We therefore focused on investigating the optimal domain on shorter timescales. For computational reasons, we tested domains that were restricted to the immediate past: domain widths of 2 to 6 ms, minimum latencies of 3 to 6 ms, and spectral half-widths of 325 to 750 Hz. These timescales allowed us to capture expectations within a zebra finch syllable but failed to capture expectations that would result from reproducible sequences of syllables in motifs. The spatiotemporal extent of domain D was found through gradient ascent of PSTH predictability by changing the latency range and the frequency width parameters of D. The optimal D had latency from 4 to 7 ms and spectral width of 625 Hz. Our initial guess of D was half the size of the optimal D and yet predicted <1% worse than our final choice, suggesting that the details of how surprise is quantified do not appreciably affect model performance. Correlations in conspecific song on these spectral and temporal scales are so strong that all of the domains we tried contained nearly identical information, and thus our estimate of surprise does not depend on the exact extent of D. Conversely, since all D options we chose performed similarly we do not claim that the shape of D has a biological analogue. Moreover, it is possible that a larger domain that captures relationships in syllable sequence could further improve predictions, although a mathematically more complicated D would be needed to make searching for these dependencies computationally feasible.

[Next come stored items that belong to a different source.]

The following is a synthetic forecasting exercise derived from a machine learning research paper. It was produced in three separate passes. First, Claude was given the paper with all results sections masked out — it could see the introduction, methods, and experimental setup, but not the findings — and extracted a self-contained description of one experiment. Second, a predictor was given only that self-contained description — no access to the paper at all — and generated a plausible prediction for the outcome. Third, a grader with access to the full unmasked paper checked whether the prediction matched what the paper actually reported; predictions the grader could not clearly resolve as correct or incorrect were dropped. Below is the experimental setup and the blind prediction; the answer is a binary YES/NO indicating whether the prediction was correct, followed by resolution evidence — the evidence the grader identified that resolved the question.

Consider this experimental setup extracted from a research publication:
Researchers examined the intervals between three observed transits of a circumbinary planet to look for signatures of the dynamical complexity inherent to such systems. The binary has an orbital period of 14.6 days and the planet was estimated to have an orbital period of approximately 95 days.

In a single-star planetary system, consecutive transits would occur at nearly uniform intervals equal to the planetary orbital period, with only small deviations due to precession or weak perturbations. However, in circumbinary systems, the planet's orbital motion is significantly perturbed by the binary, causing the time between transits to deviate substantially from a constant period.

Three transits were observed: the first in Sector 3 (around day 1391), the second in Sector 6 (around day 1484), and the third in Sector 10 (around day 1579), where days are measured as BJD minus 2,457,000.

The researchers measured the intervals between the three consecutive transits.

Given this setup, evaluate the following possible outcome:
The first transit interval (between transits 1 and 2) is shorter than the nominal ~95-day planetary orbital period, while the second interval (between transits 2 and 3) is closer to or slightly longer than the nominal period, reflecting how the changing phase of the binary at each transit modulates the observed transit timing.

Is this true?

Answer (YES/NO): YES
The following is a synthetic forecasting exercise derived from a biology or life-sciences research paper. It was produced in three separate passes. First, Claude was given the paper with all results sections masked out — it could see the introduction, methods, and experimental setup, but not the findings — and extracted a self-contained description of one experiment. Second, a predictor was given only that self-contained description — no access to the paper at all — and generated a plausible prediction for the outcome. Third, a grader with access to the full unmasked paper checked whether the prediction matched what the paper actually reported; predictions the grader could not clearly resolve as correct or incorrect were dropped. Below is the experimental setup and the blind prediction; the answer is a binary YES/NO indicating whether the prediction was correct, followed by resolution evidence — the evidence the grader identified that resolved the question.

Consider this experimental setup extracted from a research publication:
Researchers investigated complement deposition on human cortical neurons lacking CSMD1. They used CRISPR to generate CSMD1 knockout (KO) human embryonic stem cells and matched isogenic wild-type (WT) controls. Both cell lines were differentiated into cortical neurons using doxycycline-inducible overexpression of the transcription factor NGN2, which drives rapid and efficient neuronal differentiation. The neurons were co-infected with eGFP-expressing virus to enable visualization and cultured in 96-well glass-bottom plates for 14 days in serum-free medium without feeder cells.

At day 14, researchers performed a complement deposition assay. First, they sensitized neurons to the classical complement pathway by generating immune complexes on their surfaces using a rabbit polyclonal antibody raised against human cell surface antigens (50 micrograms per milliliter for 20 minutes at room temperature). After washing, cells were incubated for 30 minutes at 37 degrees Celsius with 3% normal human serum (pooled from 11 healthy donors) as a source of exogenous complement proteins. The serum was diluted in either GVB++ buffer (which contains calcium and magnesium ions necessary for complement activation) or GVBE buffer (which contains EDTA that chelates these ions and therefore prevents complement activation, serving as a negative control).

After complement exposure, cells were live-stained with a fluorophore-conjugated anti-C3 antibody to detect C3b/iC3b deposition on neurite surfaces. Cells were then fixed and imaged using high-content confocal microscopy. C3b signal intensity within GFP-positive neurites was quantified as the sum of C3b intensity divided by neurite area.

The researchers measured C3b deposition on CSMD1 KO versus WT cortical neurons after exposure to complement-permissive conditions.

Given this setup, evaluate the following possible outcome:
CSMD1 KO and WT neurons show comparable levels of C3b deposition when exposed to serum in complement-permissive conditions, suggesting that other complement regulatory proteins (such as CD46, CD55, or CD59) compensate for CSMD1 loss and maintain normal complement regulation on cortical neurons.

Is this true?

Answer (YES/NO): NO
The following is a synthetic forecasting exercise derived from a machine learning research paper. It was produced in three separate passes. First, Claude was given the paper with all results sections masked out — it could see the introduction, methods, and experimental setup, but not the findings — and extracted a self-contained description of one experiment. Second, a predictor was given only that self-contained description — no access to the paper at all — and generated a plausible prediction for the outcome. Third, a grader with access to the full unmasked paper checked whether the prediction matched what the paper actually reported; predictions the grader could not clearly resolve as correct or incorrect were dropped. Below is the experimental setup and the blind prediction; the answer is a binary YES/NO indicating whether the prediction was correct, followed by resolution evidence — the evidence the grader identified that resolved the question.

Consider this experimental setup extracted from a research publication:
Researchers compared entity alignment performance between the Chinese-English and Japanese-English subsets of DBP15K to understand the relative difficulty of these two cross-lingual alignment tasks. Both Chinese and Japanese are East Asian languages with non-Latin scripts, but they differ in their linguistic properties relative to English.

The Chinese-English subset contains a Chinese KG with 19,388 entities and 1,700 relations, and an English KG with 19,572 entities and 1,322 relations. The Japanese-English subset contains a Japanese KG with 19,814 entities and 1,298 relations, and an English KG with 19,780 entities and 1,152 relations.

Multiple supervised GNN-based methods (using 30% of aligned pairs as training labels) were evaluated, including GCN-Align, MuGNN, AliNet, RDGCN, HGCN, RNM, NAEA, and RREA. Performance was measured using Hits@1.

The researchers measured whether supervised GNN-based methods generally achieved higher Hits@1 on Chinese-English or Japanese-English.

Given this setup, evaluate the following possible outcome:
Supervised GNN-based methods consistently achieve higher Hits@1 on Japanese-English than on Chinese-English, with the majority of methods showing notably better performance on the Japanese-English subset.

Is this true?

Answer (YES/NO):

No stimulus adaptation found
Aside from characterizing the stimulus–response function of CLM neurons, we asked whether these neurons exhibited plasticity during the course of the recording sessions. If CLM neurons change their expectations on a timescale ranging from minutes to hours, then systematic reductions in firing rates to repetitions of the same stimuli should be observed. We did not find any evidence of habituation in CLM, Field L, or MLd neurons, as is presented in the remainder of this section.
To assess habituation in firing rates, we ran two statistical tests on PSTHs. First, we performed a linear regression between the total number of spikes elicited in a given trial and the trial number (most stimuli were repeated 10 times): the "same neuron, later trial" test, pooling all data from all CLM neurons. The slope of this regression was not significantly different from 0, but showed an insignificant increase in mean firing rate of 0.4 spikes per stimulus per trial (two-sided F-test, P = 0.3). Second, we performed a linear regression between the mean number of spikes a CLM neuron fired per stimulus presentation and the number of times the (
1-h-long) stimulus protocol had been played to the animal being tested: the "same subject, later neuron" test. This regression yielded an insignificant decrease in mean firing rates of 0.2 spikes per stimulus per previous presentation (P = 0.9). Thus the CLM neurons we recorded from did not systematically decrease their firing rates in response to repetitions of initially unfamiliar stimuli. Neither Field L nor MLd showed significant systematic adaptation either (uncorrected P values for Field L are 0.3 and 0.8; and for MLd are 0.8 and 0.1, for the "same neuron, later trial" and the "same subject, later neuron" tests, respectively; the smallest Bonferroni-corrected P value is 0.7). Therefore systematic stimulus specific adaptation is not relevant to understanding MLd, Field L, and CLM under these experimental conditions, although firing rates might be plastic over the course of longer habituation, under different anesthesia, or by pairing a reward with a particular stimulus. It should be noted, however, that during our recording sessions we stopped acquiring data from specific sites if firing rates dropped to zero long before the presentation protocol was finished. These neurons were not analyzed and it is possible that they constitute a separate population of highly adapting neurons. Alternatively, these are neurons that could have been damaged by the electrode or the neural signal was lost because of other experimental artifacts such as brain movement.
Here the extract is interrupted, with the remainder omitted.